Static on turntable


Hello all!

I see there are some very smart people here who can probably give me some advice.

I've been getting into listening to vinyl.  Have a Fluance RT84 with Ortofon 2M Blue cartridge.  I've upgraded to the acrylic platter.  I have also been using one of the Fluance record weights.  My receiver is a Denon AVR X2800h.  

Everything has been sounding quite great until recently.  Recently I listened to the Getz/Gilberto Acoustic Sounds reissue and it was wonderful.  As was the Dave Brubeck Time Out recording.

I had gotten a Rachmaninoff album from Warner Classics.  It was sealed.  I did notice that the record seemed extremely staticky.  I put it on the turntable and played it (after using the Fluance carbon fiber brush on it to remove static).  Very quickly I started noticing some very loud pops (almost electric sounding).  They continued throughout fairly regularly.  When I took the record off the turntable, it seemed the entire platter and turntable were now more statically charged.

Then I tried playing a brand new copy of the Miles Davis Kind of Blue UHQR from Analogue Productions.  Even this record was experiencing these loud pops.

I found that things seemed to improve when I took off the acrylic platter and washed it with a damp microfiber and then cotton cloth.

I then washed this Rachmaninoff album in my Spin Clean and it did sound better initially but soon seemed to recollect static and start popping.

Has anyone experienced such a thing?  Any solutions?  Kind of frustrating!

chille1525

While I treat a record with the Destat III before playing, when I go to pick it off the platter to play the other side there is often static attraction that was not there when placed on the platter.

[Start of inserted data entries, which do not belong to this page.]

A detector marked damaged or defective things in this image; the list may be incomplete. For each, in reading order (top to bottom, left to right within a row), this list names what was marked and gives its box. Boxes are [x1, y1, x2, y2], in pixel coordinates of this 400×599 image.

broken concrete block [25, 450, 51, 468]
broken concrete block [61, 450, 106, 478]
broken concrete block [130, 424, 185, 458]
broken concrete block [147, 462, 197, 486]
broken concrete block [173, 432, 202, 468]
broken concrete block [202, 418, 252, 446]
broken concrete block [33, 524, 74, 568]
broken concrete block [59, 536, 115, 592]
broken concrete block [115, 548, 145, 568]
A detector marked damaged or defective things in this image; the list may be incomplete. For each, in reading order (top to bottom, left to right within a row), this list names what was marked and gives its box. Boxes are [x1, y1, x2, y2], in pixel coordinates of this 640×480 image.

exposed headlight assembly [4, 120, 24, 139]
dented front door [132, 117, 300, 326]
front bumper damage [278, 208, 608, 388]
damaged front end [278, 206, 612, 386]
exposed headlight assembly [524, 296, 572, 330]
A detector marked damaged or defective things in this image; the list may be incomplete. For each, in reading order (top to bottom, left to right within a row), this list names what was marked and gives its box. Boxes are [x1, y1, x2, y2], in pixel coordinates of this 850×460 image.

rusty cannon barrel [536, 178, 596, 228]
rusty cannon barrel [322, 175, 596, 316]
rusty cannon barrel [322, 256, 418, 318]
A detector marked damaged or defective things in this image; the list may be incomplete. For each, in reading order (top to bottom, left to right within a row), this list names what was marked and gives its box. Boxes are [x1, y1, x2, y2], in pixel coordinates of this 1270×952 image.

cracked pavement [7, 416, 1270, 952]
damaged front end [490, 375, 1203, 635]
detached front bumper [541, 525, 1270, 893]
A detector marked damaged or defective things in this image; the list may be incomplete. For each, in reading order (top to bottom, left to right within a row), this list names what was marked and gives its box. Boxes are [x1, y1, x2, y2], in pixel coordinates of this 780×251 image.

It has to be the stylus/vinyl friction that caused it, I think.

The cause of the (negative) charge on an LP surface is either direct transfer from another charged object, like you, the operator, who got charged up by walking across a carpet wearing leather shoes, or friction, like when you pull the LP out of a paper sleeve.  Low humidity only makes the problem more likely. Numerous experiments have shown, at least to my own satisfaction, that friction of the stylus in the groove is not a cause.  Dogberry, the Shure Corporation showed decades ago, and published in a white paper on static charge, that you may discharge the playing surface, but when you then turn that LP over to play the other side, static charge is accumulated on that side you did not previously discharge. So you have to do it again. Stylus/vinyl friction is not a cause, or certainly not a significant cause.

 

@dogberry: It’s best to "spray" the record on both sides before placing it on the turntable, holding the disc in one’s hand. That’s true of not just the Destat, but all anti-static guns.

 

+1 for the ZeroStat. I use it on every record and again when I flip sides. Works like a charm. 

I have been using the Destat III on the side to be played, then using it on the other side when when I flip the disk over. I'll try doing both sides before playing the first and see if it makes a difference. The reason for using it at all is not so much that I can hear static pops, but that it makes it easier for my rocket brush to blow any specks off the surface before playing.